▶ Task list
(a) In the text on randomized control trials in economics, how many benefits and how many costs does Rachel Glennerster's blog set out?
(b) Write out the part of the text on randomized control trials in economics that begins at the words "A couple of" and stops after "all design parameters.".
(c) Name every person the text on randomized control trials in economics mentions by name.

▶ Extracted text
========
A couple of recent blogs discuss how the emphasis on randomized control trials (RCTs) in economics affects the type of research that is done. This blog by Chris Blattman talks about a potential arms race where each new RCT has to be ‘bigger and better’, with more ‘innovation’ in order to be published, and how that innovation requires researchers to have even more control over all design parameters.
Following on this, David McKenzie of the World Bank blogs that if more and more control over study parameters is required to get published, this would naturally lead researchers away from conducting RCTs of ‘messy’ interventions where parameters are not all fully controlled--most notably large-scale government programs--which in turn would seriously reduce the policy relevance of the research. He concludes that, with the exception of U.S. policy, “it is becoming harder to sell policy impact papers to top journals.” I also have previously written of the danger that the randomista revolution would limit the types of questions that are pursued by our best researchers (In defense of external validity). Rachel Glennerster of J-PAL then wrote this blog about conducting RCTs with governments in which she provides 5 short benefits alongside 6 lengthy costs and advises ‘even senior researchers’ to “think hard” before taking on an RCT with a government!
========
▶ Record excerpts
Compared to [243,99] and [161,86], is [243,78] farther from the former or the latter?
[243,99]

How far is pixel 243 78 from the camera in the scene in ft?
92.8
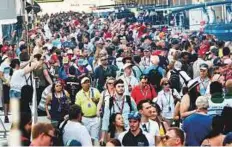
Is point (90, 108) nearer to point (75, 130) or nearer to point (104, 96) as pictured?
point (104, 96)

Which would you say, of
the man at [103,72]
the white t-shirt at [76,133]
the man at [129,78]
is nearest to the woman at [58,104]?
the man at [129,78]

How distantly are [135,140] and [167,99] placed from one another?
13.6 feet

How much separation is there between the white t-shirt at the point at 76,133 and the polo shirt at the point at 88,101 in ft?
9.58

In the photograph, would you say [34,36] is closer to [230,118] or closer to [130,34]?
[130,34]

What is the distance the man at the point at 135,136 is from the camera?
10.5 meters

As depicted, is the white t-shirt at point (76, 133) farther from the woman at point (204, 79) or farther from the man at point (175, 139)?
the woman at point (204, 79)

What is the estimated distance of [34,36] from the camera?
38.4m

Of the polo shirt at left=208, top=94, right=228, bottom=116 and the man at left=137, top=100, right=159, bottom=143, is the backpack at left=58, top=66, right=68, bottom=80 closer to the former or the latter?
the man at left=137, top=100, right=159, bottom=143

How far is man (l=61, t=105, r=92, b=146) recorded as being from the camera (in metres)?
11.0

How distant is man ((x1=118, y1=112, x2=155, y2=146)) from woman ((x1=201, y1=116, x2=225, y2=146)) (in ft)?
2.96

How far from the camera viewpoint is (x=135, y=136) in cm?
1058

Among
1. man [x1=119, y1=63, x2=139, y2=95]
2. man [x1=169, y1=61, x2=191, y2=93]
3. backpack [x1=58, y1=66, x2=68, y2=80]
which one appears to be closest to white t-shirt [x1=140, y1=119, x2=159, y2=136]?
man [x1=169, y1=61, x2=191, y2=93]

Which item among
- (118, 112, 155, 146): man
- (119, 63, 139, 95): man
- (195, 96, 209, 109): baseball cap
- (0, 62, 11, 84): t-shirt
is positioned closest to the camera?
(118, 112, 155, 146): man

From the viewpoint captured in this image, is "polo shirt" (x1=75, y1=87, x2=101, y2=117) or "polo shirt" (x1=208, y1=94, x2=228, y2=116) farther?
"polo shirt" (x1=75, y1=87, x2=101, y2=117)
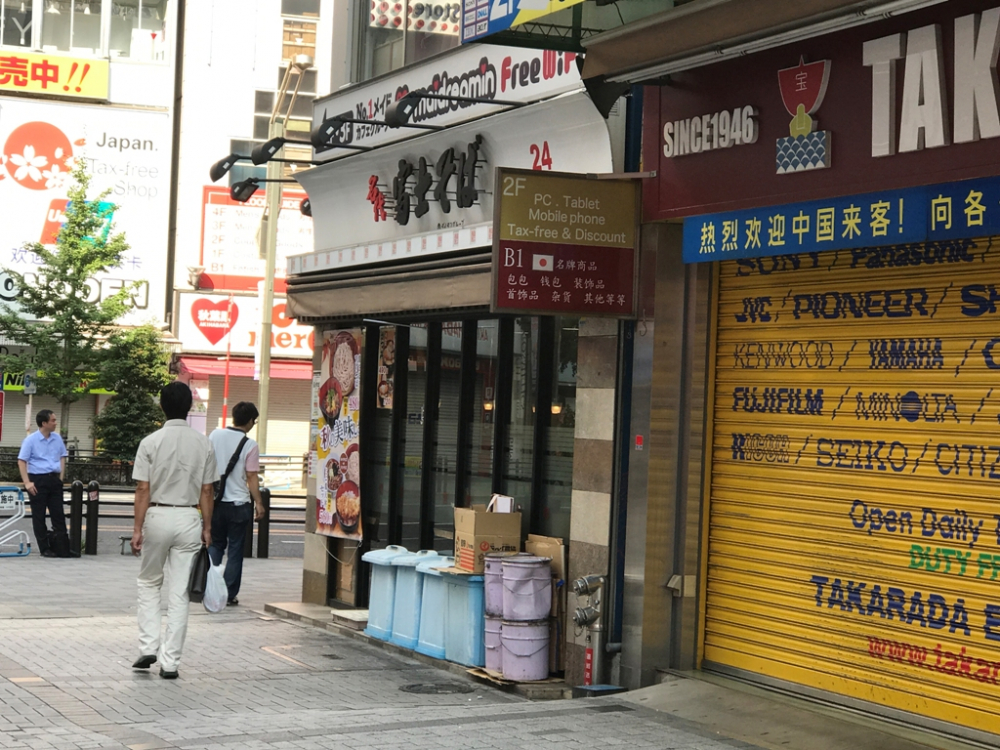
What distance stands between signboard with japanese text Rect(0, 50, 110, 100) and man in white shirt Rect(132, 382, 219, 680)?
3659cm

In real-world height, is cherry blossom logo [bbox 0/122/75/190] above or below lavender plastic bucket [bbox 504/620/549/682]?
above

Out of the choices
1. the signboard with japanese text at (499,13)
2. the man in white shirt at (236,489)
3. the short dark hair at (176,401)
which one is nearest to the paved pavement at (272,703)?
the man in white shirt at (236,489)

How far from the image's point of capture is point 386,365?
503 inches

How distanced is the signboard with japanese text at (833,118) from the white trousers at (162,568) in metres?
3.83

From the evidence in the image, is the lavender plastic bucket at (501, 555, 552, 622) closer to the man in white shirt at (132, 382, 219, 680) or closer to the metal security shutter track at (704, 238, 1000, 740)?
the metal security shutter track at (704, 238, 1000, 740)

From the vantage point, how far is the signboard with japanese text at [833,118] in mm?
6691

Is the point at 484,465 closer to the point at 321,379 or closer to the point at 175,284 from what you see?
the point at 321,379

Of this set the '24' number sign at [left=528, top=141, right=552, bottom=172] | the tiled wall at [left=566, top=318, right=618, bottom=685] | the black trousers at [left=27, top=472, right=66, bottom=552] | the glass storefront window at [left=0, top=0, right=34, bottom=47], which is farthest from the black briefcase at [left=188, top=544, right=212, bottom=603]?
the glass storefront window at [left=0, top=0, right=34, bottom=47]

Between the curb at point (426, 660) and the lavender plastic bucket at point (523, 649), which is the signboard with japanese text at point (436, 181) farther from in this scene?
the curb at point (426, 660)

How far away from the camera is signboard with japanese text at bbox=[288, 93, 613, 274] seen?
9773 millimetres

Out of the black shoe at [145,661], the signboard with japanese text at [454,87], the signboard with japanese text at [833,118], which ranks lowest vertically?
the black shoe at [145,661]

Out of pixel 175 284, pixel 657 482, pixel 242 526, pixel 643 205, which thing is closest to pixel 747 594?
pixel 657 482

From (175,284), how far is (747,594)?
37744 mm

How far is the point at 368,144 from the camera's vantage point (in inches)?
Result: 514
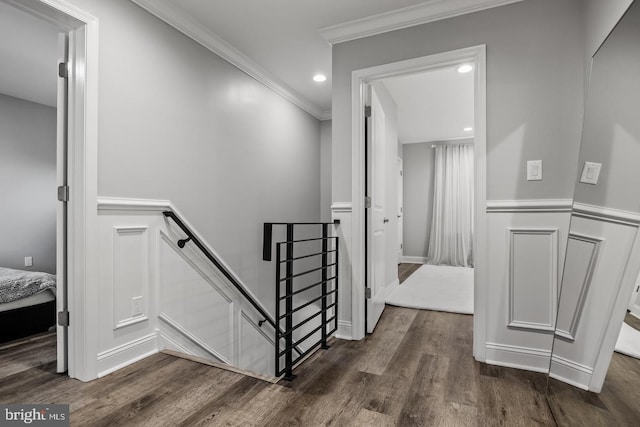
========
▶ Answers given
(a) 5 short benefits and 6 lengthy costs.

(b)
A couple of recent blogs discuss how the emphasis on randomized control trials (RCTs) in economics affects the type of research that is done. This blog by Chris Blattman talks about a potential arms race where each new RCT has to be ‘bigger and better’, with more ‘innovation’ in order to be published, and how that innovation requires researchers to have even more control over all design parameters.

(c) Chris Blattman, David McKenzie, Rachel Glennerster